Transcribe sin cambios todo lo que va, en el fragmento sobre el títere en Uruguay, desde «La fantástica historia» hasta «en el mundo.».

Fragmento:
===============

La fantástica historia del títere en Uruguay no escatima en hacedores ni hazañas: Aída Rodríguez, Nicolás Cholo Loureiro, Gustavo Policho Sosa, Marta Laporta, Irma Abirad, Júver Salcedo, Juan Gentile, Rolando Speranza… la compañía de títeres El Galpón, Los Títeres del Retablillo, Potichín, La Perinola, Cachiporra, Boskimanos Koryak son apenas algunos nombres, casi legendarios, que en seguida vienen al ruedo o al retablo de la memoria. En esa historia, la obra de Gustavo Tato Martínez, ese gurí autodidacta surgido de un contexto obrero del barrio Belvedere, ocupa un capítulo importantísimo. Se formó en los años setenta del siglo pasado, inspirado en la murga del barrio La Soberana y en los conceptos del teatro del oprimido, por lo que el carácter ético y solidario de su arte era constitutivo de su manera de pensar y estar en el mundo.
Fortaleció como pocos la institucionalidad del títere, que no por ser de naturaleza trashumante y dicharachera deja de tener una familia de estirpe noble. Desde 2001 fue el director del Museo Vivo del Títere (Dirección Nacional de Cultura del Ministerio de Educación y Cultura), con sede en Maldonado. Eventualmente, trabajó como escenógrafo. Obtuvo una quincena de premios Florencio Sánchez; entre ellos, el Florencio revelación en 1986, «por la integración de su oficio de titiritero a un espectáculo teatral» en la obra Los cuernos de don Friolera, de Ramón María del Valle Inclán, con dirección de Marcelino Duffau. Bajo la misma dirección, pero con Misterio Bufo, de Darío Fo, estuvo también nominado al Florencio de reparto en 1998. Con Cultivo una rosa blanca, una de sus obras más recordadas, su compañía, Gira-Sol, obtuvo el Florencio al mejor espectáculo de títeres en 2004.
Tato y Raquel Ditchekenian diseñaban, producían y manipulaban sus títeres. Y concebían la dramaturgia de los espectáculos con los que recorrieron buena parte de América y algunos países de Europa, con notable éxito. Hace un tiempo reflexionábamos, precisamente acerca de una exposición de títeres curada por Tato: «Es probable que no haya mejor definición para el término títere que la ofrecida por Gastón Baty: “Títere es un muñeco que actúa”. De esa simple manera se elude la discusión sobre su etimología y las infinitas variantes de la forma y los mecanismos dispensadores de movimiento: los hay de guante, de hilos, de barras, de sombras… y constituidos de las materias más insólitas. Sin embargo, en esta definición se oculta al titiritero, que otorga vida propia al muñeco. ¿Pero no es así, acaso? Ante un buen espectáculo de títeres, somos todos Bice Donetti, la amada que evocaba el poeta Salvatore Quasimodo: “Su rostro está aún vivo de sorpresa/ tal como fuera en la infancia fulminado/ por el tragallamas alto sobre el carro”. Fulminado es la metáfora de la fascinación extrema que provoca la inmovilidad del espectador. Hay algo en la vida del títere que nos llama a la quietud, al asombro congelado».

===============

Registros de datos:
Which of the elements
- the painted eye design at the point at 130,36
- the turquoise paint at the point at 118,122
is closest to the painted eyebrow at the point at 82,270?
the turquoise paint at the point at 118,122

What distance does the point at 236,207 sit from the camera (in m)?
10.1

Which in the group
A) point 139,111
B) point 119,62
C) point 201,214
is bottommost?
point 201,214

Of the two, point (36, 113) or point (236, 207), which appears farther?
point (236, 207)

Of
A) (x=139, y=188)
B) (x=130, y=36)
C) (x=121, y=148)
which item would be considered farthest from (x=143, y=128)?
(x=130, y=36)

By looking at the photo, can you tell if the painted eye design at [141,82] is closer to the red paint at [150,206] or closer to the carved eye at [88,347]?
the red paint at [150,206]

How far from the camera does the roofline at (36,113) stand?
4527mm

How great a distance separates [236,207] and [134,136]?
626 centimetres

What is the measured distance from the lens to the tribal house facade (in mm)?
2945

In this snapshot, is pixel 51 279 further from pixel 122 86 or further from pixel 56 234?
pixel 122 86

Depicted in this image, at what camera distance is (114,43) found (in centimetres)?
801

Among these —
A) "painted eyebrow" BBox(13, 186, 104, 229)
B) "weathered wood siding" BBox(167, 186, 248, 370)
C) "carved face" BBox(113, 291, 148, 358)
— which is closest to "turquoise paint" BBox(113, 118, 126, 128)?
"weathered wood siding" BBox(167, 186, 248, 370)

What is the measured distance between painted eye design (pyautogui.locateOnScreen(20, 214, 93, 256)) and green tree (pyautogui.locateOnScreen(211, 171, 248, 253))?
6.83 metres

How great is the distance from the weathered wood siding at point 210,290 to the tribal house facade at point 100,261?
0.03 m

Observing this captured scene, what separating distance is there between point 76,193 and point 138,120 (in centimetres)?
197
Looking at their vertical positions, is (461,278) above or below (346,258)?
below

===============

Ejercicio resuelto:
La fantástica historia del títere en Uruguay no escatima en hacedores ni hazañas: Aída Rodríguez, Nicolás Cholo Loureiro, Gustavo Policho Sosa, Marta Laporta, Irma Abirad, Júver Salcedo, Juan Gentile, Rolando Speranza… la compañía de títeres El Galpón, Los Títeres del Retablillo, Potichín, La Perinola, Cachiporra, Boskimanos Koryak son apenas algunos nombres, casi legendarios, que en seguida vienen al ruedo o al retablo de la memoria. En esa historia, la obra de Gustavo Tato Martínez, ese gurí autodidacta surgido de un contexto obrero del barrio Belvedere, ocupa un capítulo importantísimo. Se formó en los años setenta del siglo pasado, inspirado en la murga del barrio La Soberana y en los conceptos del teatro del oprimido, por lo que el carácter ético y solidario de su arte era constitutivo de su manera de pensar y estar en el mundo.